Water-Source Heat Pump Applications
As the most energy efficient HVAC systems on the market, water-source heat pumps (WSHPs) are uniquely simple in design. Heat is moved through an interconnected water loop and either rejected through a cooling tower, or put to work in other areas. Each unit is an independent, packaged system, eliminating the chance of a total system failure. If one unit goes down, the other units are not affected. Conveniently located above the ceiling or in a closet, units can be easily accessed.
WSHPs are ideal for a wide range of building types including office buildings, apartment buildings, hotels, condominiums, schools and much more.
WSHPs are simple to service as a residential air conditioning unit, and they have a very long life. ASHRAE estimates a more than twenty-year life expectancy. That’s because WSHPs don’t have to work as hard as other systems to move heat from one place to another. For the design of an ideal heating/cooling system that offers individual zone control, recovers and utilizes excess heat for space conditioning or alternative uses, and serves multi-tenant needs simply and efficiently, ClimateMaster water-source heat pump systems are the best choice.

» **The data**
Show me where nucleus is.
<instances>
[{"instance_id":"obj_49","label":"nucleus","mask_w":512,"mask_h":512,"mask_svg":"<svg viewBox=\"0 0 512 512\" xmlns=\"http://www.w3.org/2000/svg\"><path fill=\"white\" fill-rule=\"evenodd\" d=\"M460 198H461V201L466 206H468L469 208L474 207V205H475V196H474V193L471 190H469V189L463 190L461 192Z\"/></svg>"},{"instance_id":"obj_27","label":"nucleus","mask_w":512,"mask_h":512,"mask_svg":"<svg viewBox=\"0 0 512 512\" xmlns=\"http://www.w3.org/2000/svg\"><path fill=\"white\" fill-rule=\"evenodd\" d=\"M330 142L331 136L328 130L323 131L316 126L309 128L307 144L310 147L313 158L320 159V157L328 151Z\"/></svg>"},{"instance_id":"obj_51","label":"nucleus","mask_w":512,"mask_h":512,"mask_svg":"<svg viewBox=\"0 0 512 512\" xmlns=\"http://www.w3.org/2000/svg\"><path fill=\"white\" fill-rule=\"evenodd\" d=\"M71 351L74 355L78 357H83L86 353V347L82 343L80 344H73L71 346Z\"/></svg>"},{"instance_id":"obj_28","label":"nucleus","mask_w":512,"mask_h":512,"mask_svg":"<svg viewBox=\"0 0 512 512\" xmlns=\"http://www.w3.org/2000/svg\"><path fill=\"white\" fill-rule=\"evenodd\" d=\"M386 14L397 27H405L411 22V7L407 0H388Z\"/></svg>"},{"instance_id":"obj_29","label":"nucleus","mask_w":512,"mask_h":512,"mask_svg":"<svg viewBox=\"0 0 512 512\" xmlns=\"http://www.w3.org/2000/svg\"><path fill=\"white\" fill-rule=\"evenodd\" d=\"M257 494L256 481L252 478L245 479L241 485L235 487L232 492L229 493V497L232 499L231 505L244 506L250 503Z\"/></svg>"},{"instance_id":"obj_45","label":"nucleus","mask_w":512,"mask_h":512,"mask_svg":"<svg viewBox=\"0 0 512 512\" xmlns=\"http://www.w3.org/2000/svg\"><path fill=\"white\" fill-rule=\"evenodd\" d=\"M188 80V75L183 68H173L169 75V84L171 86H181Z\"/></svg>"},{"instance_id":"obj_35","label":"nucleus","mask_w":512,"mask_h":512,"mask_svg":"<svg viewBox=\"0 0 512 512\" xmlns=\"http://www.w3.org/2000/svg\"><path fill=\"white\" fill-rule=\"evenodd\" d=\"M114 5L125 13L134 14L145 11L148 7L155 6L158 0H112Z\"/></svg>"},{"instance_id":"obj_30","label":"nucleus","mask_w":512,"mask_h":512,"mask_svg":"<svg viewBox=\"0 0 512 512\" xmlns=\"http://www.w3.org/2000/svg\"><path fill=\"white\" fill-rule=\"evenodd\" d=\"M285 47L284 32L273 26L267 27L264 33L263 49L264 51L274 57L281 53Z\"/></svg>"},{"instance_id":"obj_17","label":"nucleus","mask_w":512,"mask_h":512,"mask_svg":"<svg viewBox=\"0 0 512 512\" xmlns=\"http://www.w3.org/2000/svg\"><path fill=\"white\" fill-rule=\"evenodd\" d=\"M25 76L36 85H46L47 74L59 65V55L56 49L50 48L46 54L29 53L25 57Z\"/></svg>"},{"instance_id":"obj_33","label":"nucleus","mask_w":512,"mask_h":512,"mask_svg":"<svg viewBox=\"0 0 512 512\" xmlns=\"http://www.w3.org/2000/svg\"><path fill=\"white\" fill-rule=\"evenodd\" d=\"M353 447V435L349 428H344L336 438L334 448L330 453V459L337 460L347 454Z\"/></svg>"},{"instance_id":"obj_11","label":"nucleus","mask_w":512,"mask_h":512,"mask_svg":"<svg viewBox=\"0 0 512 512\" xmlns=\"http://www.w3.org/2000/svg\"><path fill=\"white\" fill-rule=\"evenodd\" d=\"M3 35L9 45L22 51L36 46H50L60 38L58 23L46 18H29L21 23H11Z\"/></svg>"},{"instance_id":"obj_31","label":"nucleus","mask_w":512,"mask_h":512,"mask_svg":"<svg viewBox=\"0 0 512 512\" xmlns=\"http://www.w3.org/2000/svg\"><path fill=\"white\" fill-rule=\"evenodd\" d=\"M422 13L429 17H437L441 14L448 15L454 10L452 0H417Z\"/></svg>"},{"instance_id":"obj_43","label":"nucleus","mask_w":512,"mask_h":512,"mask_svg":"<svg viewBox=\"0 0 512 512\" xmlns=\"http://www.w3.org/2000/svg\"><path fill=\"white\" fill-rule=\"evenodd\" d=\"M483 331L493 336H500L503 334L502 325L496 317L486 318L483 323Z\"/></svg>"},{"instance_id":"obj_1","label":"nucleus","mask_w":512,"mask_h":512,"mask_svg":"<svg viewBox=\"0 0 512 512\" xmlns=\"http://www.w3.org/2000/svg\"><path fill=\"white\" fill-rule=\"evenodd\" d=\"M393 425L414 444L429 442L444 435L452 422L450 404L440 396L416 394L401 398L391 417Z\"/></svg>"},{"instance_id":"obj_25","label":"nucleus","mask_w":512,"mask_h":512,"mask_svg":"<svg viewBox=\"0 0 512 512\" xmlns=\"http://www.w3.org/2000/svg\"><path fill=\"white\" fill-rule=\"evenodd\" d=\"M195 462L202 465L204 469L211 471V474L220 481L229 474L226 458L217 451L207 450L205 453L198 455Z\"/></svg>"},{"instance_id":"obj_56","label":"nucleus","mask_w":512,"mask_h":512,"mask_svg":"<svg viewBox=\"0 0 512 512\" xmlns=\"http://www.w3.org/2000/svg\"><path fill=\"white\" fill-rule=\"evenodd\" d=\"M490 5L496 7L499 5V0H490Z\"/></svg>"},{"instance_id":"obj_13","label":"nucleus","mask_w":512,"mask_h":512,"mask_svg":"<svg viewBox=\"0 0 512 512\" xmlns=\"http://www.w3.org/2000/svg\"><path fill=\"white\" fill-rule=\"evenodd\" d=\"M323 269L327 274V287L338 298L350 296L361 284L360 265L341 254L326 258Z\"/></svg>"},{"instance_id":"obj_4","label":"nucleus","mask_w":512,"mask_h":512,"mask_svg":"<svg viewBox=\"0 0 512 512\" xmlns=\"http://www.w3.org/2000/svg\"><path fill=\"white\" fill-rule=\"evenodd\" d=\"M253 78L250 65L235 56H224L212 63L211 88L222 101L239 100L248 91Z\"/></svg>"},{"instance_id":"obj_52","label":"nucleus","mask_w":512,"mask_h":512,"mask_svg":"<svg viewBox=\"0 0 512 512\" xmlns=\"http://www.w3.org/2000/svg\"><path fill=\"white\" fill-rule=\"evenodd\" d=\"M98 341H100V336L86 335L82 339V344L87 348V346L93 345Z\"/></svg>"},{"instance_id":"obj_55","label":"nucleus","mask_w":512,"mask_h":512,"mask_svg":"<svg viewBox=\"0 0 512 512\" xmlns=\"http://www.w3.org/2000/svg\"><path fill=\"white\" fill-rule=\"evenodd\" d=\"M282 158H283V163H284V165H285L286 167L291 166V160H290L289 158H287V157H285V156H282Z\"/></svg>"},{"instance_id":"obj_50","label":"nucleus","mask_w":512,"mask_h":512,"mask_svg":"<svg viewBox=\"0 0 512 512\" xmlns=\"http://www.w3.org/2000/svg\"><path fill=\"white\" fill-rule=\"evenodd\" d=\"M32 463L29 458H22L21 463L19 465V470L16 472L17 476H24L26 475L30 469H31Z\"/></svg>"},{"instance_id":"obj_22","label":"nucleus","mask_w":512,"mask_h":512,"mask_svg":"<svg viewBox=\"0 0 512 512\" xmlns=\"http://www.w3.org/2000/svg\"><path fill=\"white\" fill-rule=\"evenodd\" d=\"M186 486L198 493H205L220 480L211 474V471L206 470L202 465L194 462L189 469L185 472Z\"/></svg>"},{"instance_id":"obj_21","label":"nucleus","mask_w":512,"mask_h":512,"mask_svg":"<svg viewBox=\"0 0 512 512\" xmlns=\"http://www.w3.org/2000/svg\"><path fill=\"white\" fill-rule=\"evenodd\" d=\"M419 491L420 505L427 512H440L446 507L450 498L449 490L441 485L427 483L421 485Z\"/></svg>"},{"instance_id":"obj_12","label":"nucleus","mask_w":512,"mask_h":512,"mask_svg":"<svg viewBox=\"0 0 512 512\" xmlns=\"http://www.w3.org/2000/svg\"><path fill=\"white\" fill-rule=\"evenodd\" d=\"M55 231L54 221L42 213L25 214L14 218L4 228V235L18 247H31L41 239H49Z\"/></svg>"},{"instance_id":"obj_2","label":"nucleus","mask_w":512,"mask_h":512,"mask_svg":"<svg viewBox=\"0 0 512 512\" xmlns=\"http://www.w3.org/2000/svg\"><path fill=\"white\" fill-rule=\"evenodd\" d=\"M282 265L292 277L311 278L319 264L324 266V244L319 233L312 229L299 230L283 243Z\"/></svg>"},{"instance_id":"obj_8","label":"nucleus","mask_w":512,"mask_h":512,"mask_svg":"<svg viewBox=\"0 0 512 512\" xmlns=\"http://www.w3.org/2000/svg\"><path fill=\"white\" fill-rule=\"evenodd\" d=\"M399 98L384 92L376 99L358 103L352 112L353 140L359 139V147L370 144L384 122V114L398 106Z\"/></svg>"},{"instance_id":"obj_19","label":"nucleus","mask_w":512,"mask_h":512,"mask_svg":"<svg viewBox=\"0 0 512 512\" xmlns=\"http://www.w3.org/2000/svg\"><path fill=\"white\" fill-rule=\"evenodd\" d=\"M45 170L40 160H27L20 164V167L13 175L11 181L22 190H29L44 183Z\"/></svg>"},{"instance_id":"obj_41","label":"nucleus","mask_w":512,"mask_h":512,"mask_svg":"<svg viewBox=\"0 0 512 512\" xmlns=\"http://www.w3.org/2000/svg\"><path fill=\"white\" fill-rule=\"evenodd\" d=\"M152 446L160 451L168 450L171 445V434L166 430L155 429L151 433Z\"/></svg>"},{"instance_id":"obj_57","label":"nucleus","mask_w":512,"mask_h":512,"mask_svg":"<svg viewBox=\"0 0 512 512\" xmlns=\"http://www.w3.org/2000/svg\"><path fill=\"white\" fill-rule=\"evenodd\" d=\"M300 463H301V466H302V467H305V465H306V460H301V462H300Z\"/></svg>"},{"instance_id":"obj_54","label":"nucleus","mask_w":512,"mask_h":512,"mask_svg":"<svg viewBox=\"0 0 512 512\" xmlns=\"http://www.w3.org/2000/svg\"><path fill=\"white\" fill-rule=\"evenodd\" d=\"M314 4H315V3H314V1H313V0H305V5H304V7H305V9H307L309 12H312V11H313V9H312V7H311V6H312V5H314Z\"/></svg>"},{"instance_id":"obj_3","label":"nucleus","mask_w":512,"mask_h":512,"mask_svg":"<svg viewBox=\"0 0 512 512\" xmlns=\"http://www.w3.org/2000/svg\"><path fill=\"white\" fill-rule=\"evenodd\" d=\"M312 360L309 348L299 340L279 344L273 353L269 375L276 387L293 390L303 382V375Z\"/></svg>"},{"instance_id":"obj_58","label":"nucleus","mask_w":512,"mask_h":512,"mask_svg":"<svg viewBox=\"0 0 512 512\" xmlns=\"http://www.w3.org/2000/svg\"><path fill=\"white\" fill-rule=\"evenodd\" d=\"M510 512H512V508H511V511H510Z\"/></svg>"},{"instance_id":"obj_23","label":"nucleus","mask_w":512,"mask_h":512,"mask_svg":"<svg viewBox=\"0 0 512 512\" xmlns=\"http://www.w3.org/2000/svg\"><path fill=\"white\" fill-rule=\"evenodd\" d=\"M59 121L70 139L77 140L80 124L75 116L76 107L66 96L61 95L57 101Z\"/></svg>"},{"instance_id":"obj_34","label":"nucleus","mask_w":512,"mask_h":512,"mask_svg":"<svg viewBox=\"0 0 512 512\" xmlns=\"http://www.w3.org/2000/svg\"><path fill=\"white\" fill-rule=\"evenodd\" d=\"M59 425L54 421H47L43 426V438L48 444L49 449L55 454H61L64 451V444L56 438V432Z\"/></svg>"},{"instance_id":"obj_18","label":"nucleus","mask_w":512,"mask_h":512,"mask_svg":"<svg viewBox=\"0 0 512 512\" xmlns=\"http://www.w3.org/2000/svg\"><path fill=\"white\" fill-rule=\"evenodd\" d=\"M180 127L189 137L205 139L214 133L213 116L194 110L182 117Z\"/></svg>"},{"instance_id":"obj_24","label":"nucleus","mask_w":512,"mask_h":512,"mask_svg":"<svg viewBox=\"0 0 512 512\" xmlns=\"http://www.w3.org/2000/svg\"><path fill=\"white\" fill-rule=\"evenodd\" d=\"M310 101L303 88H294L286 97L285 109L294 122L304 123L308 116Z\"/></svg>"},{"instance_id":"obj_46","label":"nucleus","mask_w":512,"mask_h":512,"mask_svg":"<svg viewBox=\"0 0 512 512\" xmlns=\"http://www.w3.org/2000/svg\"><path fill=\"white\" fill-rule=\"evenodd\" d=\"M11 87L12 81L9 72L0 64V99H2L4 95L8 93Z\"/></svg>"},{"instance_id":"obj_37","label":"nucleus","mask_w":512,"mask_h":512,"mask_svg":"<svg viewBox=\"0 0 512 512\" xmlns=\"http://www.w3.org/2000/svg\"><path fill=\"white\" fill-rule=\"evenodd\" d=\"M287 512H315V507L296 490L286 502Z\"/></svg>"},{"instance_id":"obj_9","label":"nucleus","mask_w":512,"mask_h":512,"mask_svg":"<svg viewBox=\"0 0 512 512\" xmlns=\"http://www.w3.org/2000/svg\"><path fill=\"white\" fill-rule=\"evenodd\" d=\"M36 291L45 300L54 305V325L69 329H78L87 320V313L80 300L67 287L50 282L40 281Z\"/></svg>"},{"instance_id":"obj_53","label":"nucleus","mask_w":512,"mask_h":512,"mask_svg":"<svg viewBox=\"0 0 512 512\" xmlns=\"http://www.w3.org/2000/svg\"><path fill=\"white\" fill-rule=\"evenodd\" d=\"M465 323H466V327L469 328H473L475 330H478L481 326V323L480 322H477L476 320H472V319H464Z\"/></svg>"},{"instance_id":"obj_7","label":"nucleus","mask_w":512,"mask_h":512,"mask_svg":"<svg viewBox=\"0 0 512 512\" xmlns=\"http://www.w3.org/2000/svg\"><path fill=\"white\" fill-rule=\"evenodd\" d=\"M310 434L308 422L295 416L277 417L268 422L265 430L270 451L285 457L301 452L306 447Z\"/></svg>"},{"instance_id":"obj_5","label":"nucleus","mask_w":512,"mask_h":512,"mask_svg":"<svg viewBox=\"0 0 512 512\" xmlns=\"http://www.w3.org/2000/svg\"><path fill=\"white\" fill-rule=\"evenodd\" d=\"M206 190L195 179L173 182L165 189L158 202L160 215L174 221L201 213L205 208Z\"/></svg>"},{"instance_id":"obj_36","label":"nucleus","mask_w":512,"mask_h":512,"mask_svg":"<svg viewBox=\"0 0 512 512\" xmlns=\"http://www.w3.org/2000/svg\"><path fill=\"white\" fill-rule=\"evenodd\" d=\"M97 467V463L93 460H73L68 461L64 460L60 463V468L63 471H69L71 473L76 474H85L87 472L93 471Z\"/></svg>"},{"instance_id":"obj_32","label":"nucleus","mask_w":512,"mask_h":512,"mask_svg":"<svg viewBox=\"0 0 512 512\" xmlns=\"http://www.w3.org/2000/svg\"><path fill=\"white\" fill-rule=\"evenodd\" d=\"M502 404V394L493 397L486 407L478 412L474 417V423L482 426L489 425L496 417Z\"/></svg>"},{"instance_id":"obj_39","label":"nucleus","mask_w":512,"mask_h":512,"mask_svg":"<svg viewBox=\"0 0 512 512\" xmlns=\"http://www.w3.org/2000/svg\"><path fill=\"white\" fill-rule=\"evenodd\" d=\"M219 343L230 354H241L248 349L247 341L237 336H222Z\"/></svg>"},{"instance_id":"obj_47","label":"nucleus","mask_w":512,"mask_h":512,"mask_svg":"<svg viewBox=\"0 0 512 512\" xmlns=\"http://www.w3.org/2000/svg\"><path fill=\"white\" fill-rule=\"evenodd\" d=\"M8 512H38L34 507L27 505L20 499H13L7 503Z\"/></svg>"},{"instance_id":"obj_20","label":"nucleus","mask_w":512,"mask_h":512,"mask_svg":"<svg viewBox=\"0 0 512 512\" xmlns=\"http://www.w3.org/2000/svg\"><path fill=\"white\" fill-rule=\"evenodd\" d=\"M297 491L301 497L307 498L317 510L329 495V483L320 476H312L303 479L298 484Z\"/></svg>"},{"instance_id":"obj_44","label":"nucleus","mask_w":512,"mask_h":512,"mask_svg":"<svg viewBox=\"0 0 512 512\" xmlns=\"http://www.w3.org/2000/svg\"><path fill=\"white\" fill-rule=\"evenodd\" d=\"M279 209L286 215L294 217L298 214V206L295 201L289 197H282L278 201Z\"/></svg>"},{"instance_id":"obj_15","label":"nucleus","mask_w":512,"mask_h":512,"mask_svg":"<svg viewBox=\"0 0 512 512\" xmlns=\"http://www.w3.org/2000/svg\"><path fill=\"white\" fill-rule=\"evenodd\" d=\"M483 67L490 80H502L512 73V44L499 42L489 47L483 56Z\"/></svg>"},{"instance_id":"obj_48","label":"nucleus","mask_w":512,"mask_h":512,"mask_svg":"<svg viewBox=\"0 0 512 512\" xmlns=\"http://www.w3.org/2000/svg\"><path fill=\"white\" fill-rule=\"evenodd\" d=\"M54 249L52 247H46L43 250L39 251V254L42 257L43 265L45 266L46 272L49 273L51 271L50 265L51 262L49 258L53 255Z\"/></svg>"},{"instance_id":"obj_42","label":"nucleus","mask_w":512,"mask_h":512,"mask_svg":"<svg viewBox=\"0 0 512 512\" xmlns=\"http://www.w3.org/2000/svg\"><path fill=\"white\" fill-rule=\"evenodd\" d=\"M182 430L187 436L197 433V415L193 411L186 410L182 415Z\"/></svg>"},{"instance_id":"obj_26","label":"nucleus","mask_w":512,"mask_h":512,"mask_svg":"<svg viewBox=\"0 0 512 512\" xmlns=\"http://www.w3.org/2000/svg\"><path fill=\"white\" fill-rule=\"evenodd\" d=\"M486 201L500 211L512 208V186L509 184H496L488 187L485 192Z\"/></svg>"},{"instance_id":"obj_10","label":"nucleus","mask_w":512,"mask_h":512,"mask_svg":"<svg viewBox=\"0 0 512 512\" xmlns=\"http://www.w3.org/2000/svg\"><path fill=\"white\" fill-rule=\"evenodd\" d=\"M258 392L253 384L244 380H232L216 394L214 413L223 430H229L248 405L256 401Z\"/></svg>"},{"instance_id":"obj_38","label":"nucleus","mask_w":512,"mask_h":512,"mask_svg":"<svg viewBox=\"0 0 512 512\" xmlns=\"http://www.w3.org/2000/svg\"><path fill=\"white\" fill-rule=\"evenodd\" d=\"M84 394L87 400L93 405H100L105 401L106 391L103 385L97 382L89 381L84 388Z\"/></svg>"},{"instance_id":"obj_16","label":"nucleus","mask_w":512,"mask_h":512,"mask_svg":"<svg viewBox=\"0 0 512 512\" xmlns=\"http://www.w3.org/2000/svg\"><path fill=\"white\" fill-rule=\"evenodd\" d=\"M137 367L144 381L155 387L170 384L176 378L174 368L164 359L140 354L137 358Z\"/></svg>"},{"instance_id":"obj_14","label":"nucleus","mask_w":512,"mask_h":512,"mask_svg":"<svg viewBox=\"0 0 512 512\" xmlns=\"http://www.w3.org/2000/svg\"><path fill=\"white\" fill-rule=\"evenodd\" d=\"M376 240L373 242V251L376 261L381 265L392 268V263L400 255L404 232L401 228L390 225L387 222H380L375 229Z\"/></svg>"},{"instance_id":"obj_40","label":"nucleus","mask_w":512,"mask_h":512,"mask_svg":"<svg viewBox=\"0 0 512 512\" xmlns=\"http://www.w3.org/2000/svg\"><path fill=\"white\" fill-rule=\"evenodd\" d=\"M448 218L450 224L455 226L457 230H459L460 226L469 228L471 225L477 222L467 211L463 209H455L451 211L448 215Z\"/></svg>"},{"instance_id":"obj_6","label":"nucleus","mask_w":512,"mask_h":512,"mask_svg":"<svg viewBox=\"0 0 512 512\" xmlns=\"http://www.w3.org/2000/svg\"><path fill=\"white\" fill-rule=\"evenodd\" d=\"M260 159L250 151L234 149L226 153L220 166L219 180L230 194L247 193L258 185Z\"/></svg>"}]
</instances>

» **Task requirements**
1 - Can you rewrite the heat pump text from the words "Water-Source Heat Pump Applications" through "and much more.", swapping "closet" for "mechanical room"?
2 - According to the heat pump text, what life expectancy does ASHRAE estimate for water-source heat pumps?
Set the data aside and rely only on the heat pump text.

» **Solutions by task**
1 -
Water-Source Heat Pump Applications
As the most energy efficient HVAC systems on the market, water-source heat pumps (WSHPs) are uniquely simple in design. Heat is moved through an interconnected water loop and either rejected through a cooling tower, or put to work in other areas. Each unit is an independent, packaged system, eliminating the chance of a total system failure. If one unit goes down, the other units are not affected. Conveniently located above the ceiling or in a mechanical room, units can be easily accessed.
WSHPs are ideal for a wide range of building types including office buildings, apartment buildings, hotels, condominiums, schools and much more.

2 - More than twenty years.